Contacts and ad personalization
If you’ve decided to manage your contacts on a separate service such as your own Nextcloud instance, then you may want to get rid of your contacts on Google. You don’t need to jump into Gmail to manage this—they are easily accessible via My Account at People & sharing > Contacts. Alternatively, you can just go to the dedicated Contacts site while signed into your Google account.
This section of the My Account site lets you turn on or off features such as automatically saving contacts from your signed-in devices, like a phone. There’s also a setting for saving contact information for people you interact with in Google services. This setting does not, however apply to a similar setting in Gmail. For that you need to go to Gmail’s settings under General > Create contacts for auto-complete.
If you want to dip into the weird world of Google data analytics, take a look at Data & personalization > Ad personalization > Go to ad settings. This section lets you turn on and off ad personalization in Google products (based on your browsing, search history, YouTube history, and so on). Below that is an entire section that shows how your ads are personalized. This includes basic stuff like your age demographics, gender, marital status, and language. But it also has a long list of advertising subjects Google thinks you’re interested in. It appears that once you search for something a few times it gets tagged in this section. If you have ad personalization turned on you can’t delete any of these categories, but you can turn them off so Google won’t show you ads based on these subjects.
Odds and Ends
Those are the critical pieces of information Google has about you, but there’s still a ton of items to uncover. One item we’d suggest that everyone turn off is called shared endorsements. This is a setting where your name, profile photo, and activity can be included in ads shown to people you know. This usually happens if you’ve reviewed a product they’re looking at or something similar. Neither Google, nor any other company, needs your unwitting help to sell things. You can turn this off under People & sharing > Shared recommendations in ads > Manage shared endorsements.

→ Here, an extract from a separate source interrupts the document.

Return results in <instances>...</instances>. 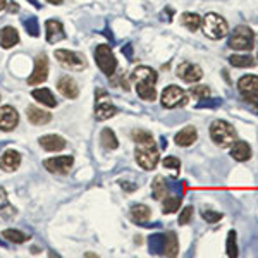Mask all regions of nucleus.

If you scroll down toward the bottom of Data & personalization you can also find sections for managing reservations of flights, hotels, and events based on activity from search, Maps, and Google Assistant. Finally, if you scroll up a bit in this section you’ll see a tile titled “Download, delete, or make a plan for your data,” where you can delete your account, or download all your data.

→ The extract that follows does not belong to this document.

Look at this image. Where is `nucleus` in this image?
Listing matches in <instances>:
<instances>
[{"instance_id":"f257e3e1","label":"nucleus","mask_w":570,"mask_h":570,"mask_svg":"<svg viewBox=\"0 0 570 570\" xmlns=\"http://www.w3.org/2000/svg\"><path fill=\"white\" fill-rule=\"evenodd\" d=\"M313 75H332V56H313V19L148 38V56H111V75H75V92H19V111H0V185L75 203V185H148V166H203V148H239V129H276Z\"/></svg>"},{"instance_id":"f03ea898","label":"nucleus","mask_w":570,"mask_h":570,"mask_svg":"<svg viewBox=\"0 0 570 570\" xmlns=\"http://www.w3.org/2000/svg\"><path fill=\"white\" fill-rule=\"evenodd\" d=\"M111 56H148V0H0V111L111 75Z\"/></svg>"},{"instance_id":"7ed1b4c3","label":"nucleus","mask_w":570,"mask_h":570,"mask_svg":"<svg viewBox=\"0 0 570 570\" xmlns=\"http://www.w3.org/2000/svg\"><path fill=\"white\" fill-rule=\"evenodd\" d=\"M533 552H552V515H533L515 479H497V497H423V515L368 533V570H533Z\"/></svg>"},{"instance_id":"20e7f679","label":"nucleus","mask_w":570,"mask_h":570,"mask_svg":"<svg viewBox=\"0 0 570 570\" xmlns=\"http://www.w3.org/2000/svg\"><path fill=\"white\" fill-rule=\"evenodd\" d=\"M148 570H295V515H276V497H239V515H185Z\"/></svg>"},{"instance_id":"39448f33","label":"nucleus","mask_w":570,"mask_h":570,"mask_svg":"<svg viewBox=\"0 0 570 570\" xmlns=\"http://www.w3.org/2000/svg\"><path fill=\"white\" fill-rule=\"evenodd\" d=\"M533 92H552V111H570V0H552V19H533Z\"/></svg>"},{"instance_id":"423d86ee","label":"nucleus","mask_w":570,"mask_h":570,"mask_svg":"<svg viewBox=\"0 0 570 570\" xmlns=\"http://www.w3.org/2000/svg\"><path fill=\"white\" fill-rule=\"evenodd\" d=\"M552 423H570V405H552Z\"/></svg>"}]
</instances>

We didn’t touch the Security tab, because it’s mostly information you don’t want to change, or which Google insists on having so you can get back into your account if you lose your password. We’d recommend you delete phone numbers once you have another method of recovery set -up. Using your phone number for SMS-based authentication to sign into your account or authorize actions is simply not secure. A better option is to use two-factor authentication like Yubikey or Google’s Authenticator app. Google’s homegrown one-click “Yes, it’s me” authorizations on an Android phone are also better than an SMS option.
Another section we didn’t discuss is Payments & subscriptions. If you no longer want Google Pay to have one of your payment methods, this is where you’d delete it. This section is also where you can manage your YouTube subscriptions and any purchases you made using search, maps, or Google Assistant.
Google has an absolute ton of information about you, but it’s mostly accessible from a single website that is easy to understand and manage. Enjoy plumbing the depths of your online persona, or at least what Google believes it is.